◆ **Set task**
Identify and copy each line of the records below in which the string "shown" appears.

◆ **Entries**
__________________________________________________

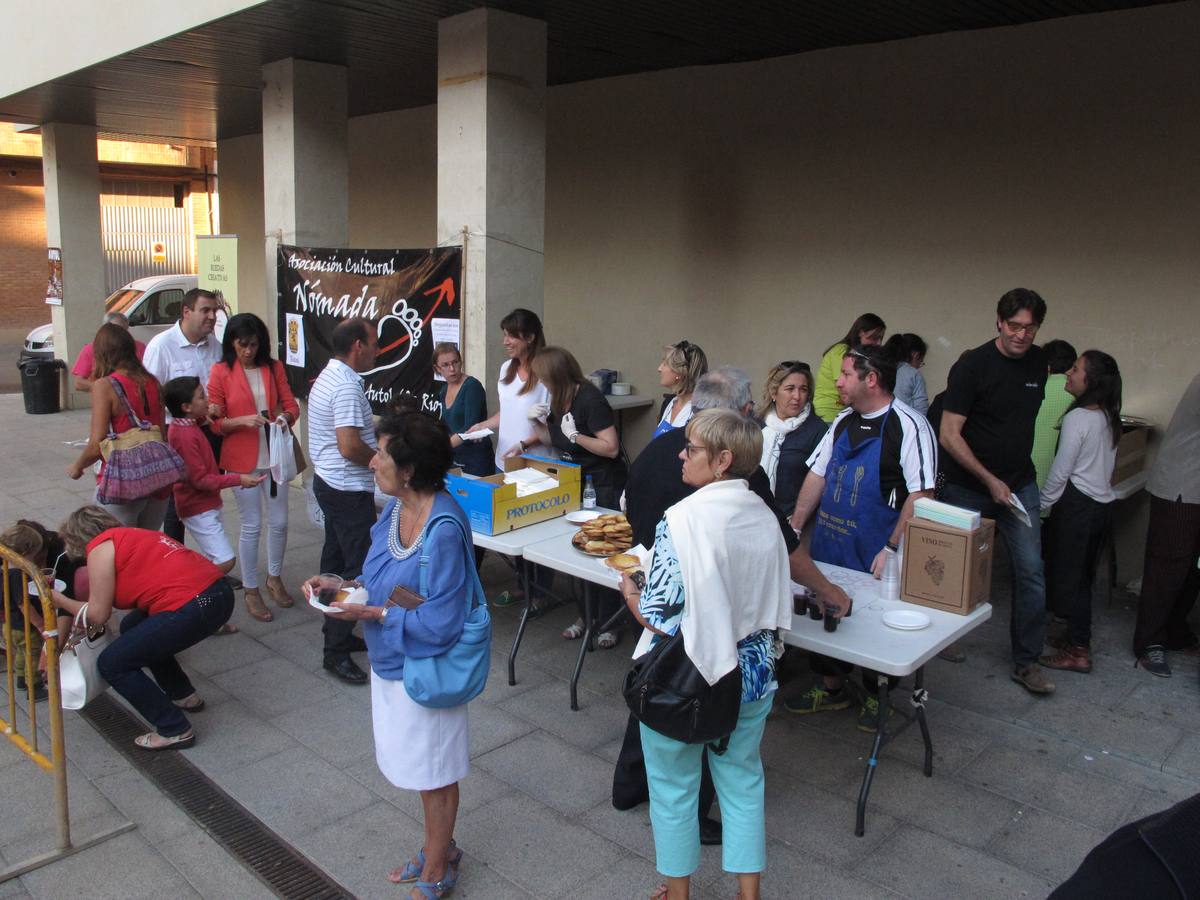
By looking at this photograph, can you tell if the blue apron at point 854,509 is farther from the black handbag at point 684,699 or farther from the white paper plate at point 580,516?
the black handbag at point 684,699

__________________________________________________

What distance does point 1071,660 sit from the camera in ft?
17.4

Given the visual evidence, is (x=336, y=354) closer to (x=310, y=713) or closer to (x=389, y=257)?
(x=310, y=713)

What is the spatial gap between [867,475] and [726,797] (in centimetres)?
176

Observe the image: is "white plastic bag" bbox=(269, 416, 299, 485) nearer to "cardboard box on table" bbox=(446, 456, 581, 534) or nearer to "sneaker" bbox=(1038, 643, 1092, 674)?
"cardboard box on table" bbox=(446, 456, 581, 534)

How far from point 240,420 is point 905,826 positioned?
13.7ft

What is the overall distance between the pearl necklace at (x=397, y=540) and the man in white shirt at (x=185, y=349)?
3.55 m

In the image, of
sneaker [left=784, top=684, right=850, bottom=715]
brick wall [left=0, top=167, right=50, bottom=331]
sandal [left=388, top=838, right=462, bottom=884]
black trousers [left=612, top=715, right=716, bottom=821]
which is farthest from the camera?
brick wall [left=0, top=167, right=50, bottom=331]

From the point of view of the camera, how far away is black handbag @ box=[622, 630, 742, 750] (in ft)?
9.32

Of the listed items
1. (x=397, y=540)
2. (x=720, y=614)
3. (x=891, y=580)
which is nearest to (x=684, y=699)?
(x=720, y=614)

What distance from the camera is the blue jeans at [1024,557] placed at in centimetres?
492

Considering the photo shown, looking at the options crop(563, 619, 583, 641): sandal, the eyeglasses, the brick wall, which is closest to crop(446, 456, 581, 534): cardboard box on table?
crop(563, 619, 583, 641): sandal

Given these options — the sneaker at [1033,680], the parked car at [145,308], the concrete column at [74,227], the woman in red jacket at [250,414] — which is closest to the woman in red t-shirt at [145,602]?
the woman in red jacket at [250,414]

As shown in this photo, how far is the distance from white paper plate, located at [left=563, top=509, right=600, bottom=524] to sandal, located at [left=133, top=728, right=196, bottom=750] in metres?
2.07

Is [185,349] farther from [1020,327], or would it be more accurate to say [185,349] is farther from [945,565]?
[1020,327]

__________________________________________________

◆ **Correct result**
Considering the photo shown, looking at the options crop(563, 619, 583, 641): sandal, the eyeglasses, the brick wall, which is closest to crop(446, 456, 581, 534): cardboard box on table?
As shown in this photo, how far is the distance from white paper plate, located at [left=563, top=509, right=600, bottom=524] to sandal, located at [left=133, top=728, right=196, bottom=750] in metres?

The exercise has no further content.